• The task: Tell how many lines in these records contain the string "when", with only the number as the reply.

• Input records:
____________________

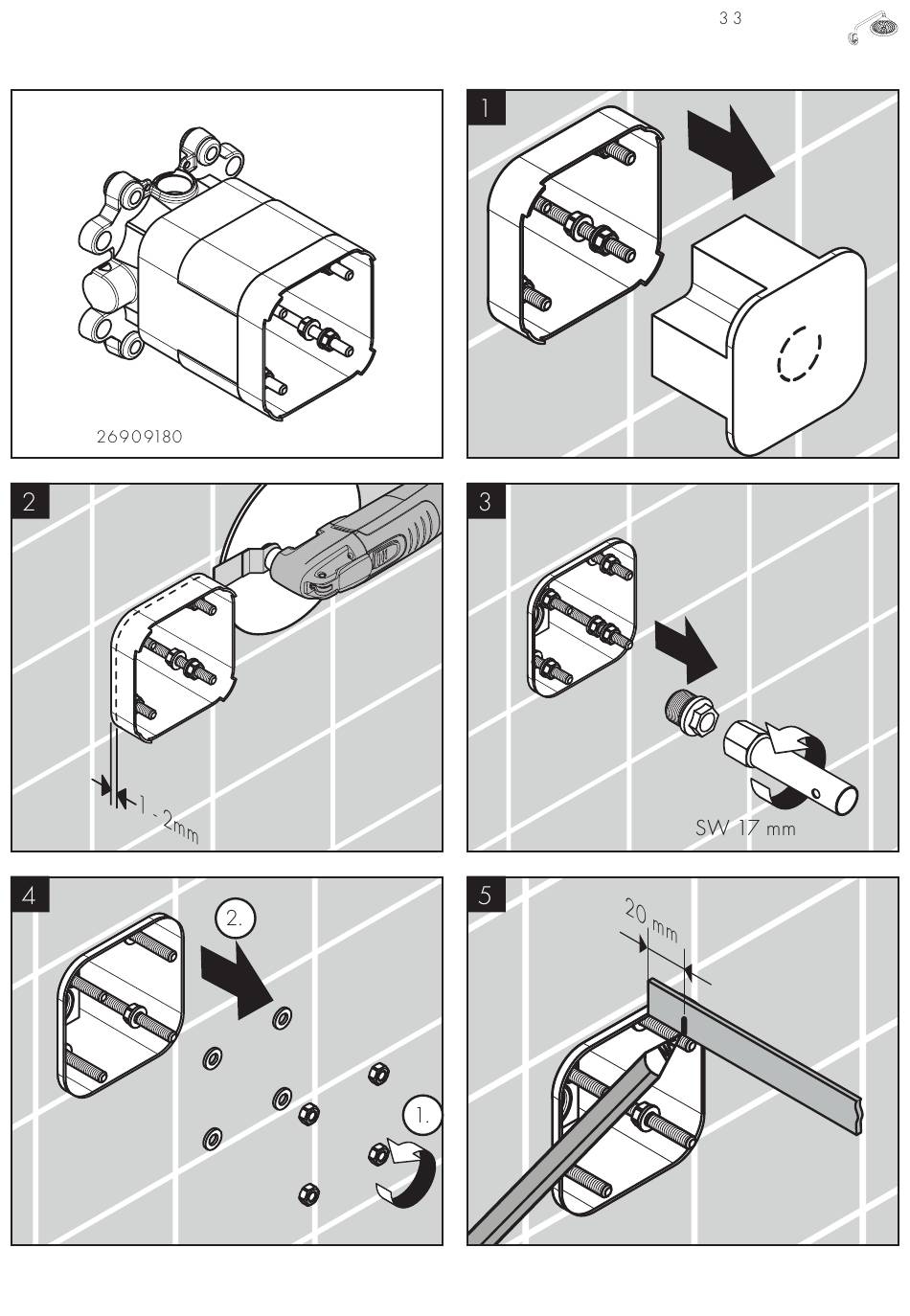 33

26909180

1

2

1 - 2mm

3

SW 17 mm

4

2.

1.

5

20 mm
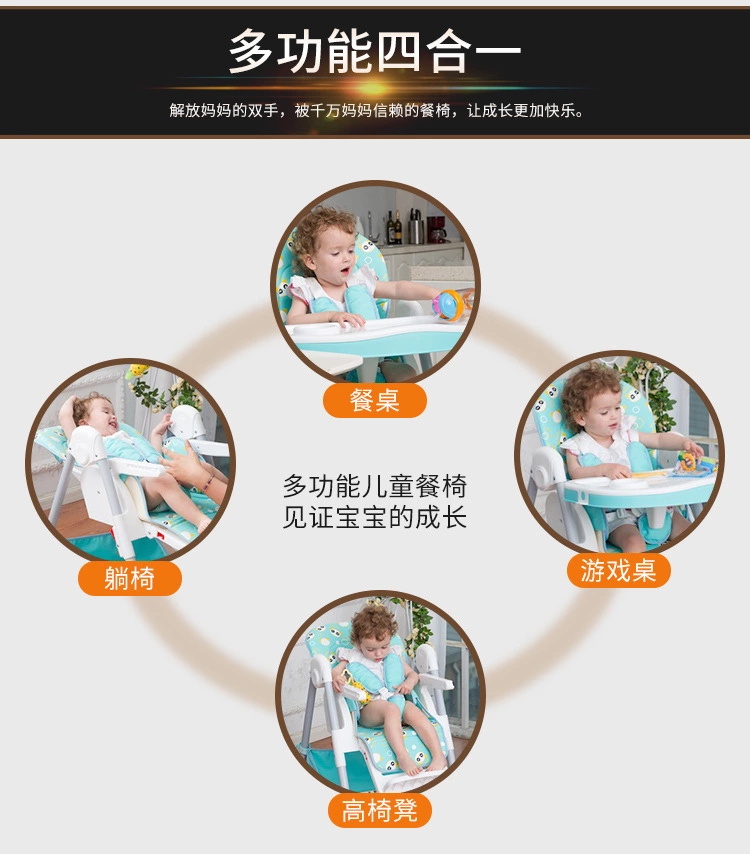 多功能四合一

解放妈妈的双手，被千万妈妈信赖的餐椅，让成长更加快乐。

餐桌

躺椅

多功能儿童餐椅
见证宝宝的成长

游戏桌

高椅凳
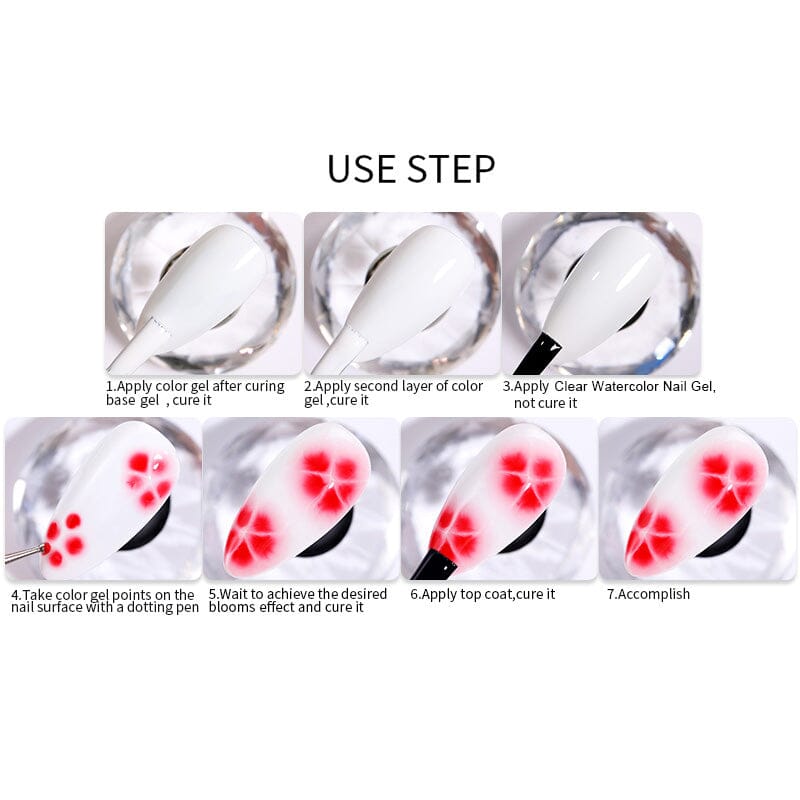 USE STEP

1.Apply color gel after curing base gel , cure it

2.Apply second layer of color gel ,cure it

3.Apply Clear Watercolor Nail Gel, not cure it

4.Take color gel points on the nail surface with a dotting pen

5.Wait to achieve the desired blooms effect and cure it

6.Apply top coat,cure it

7.Accomplish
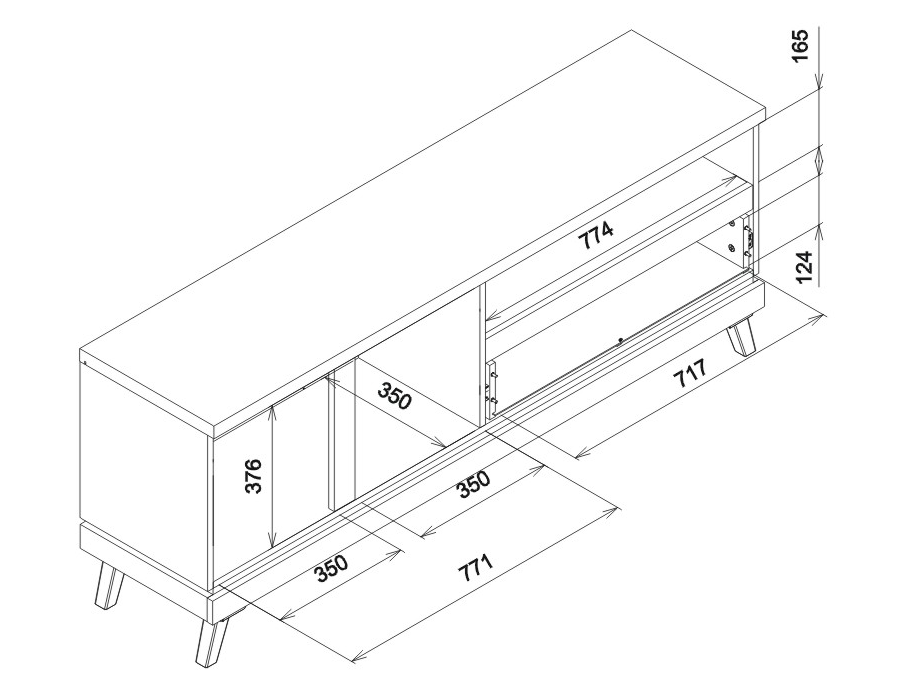 165
774
124
717
350
376
350
350
771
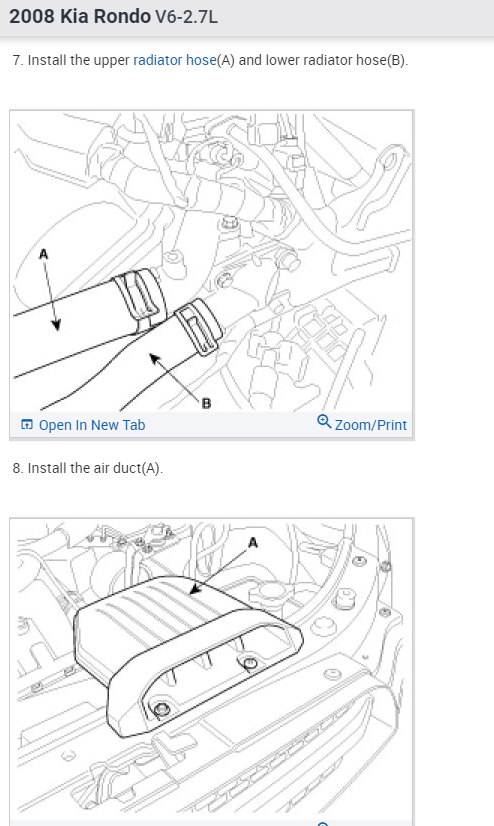 2008 Kia Rondo V6-2.7L

7. Install the upper radiator hose(A) and lower radiator hose(B).

A

B

Open In New Tab

Zoom/Print

8. Install the air duct(A).

A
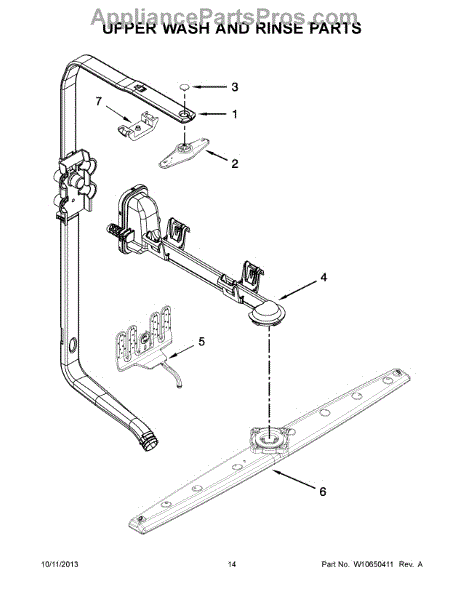 AppliancePartsPros.com
UPPER WASH AND RINSE PARTS

3
7
1
2
4
5
6

10/11/2013 14 Part No. W10650411 Rev. A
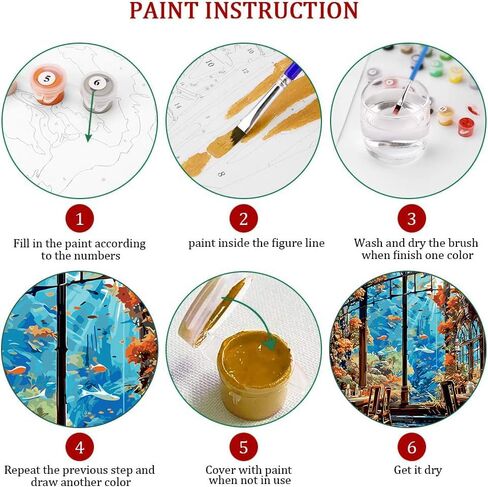 PAINT INSTRUCTION

5

6

10

12

14

8

1

Fill in the paint according to the numbers

2

paint inside the figure line

3

Wash and dry the brush when finish one color

4

Repeat the previous step and draw another color

5

Cover with paint when not in use

6

Get it dry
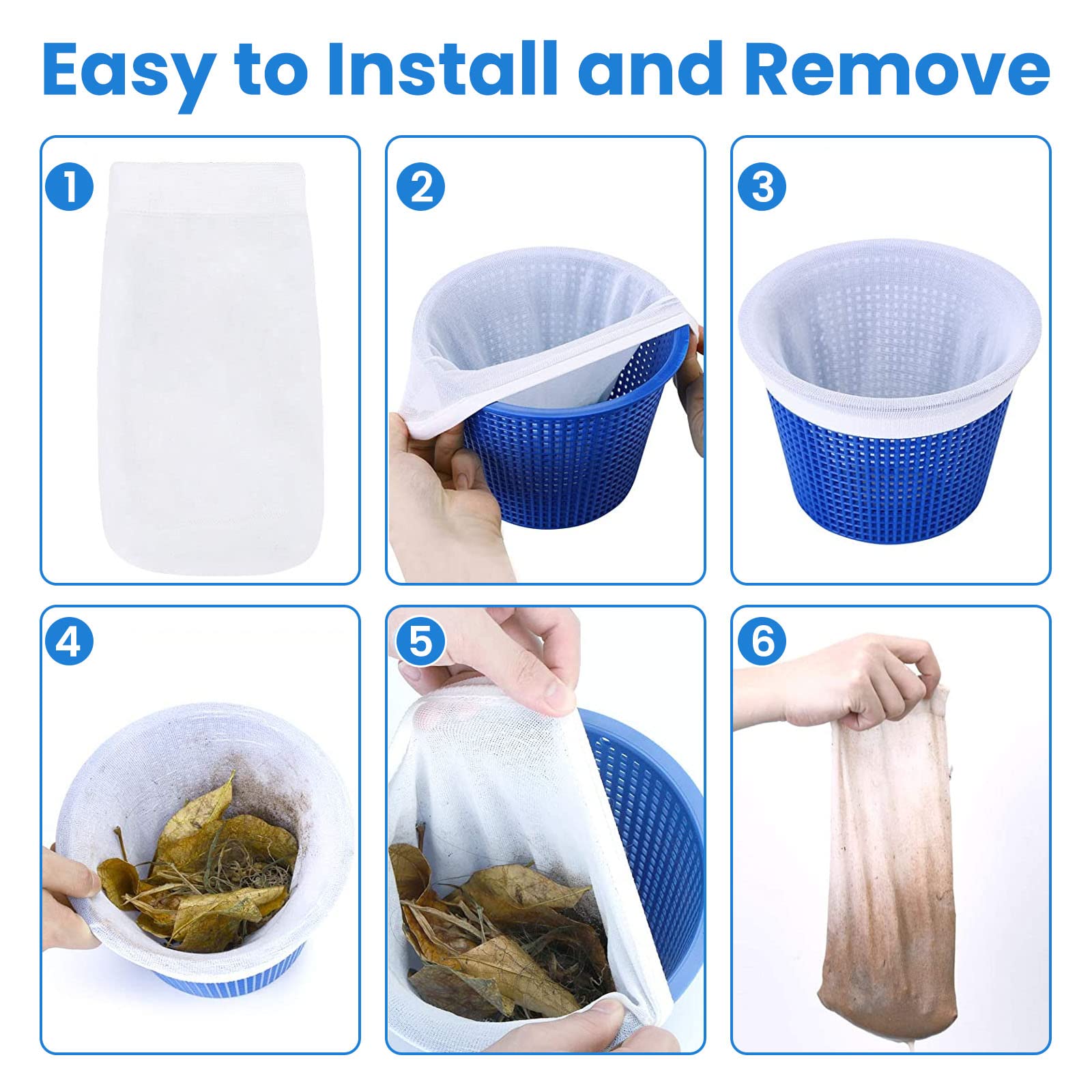 Easy to Install and Remove

1

2

3

4

5

6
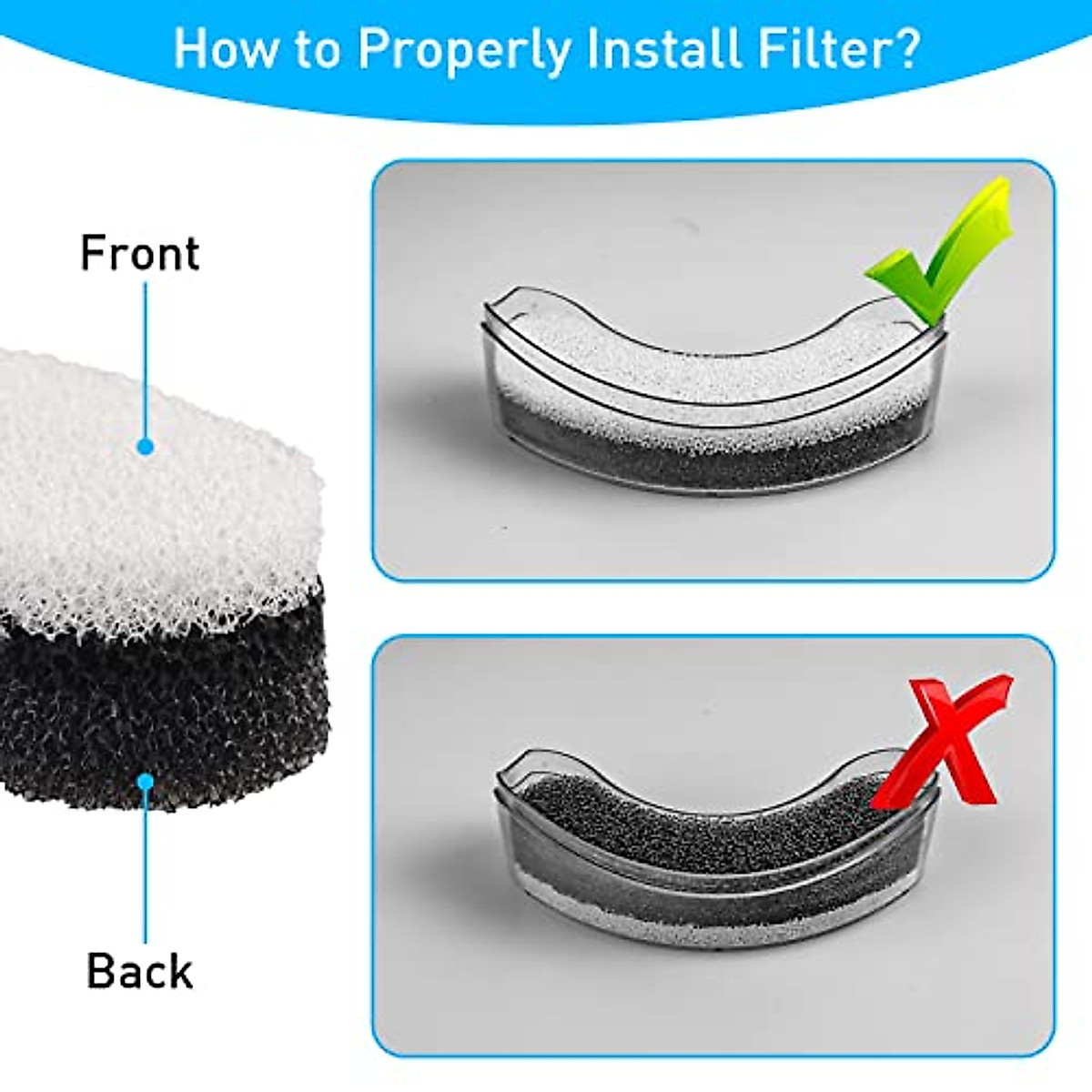 How to Properly Install Filter?

Front

Back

____________________

• Your response: 2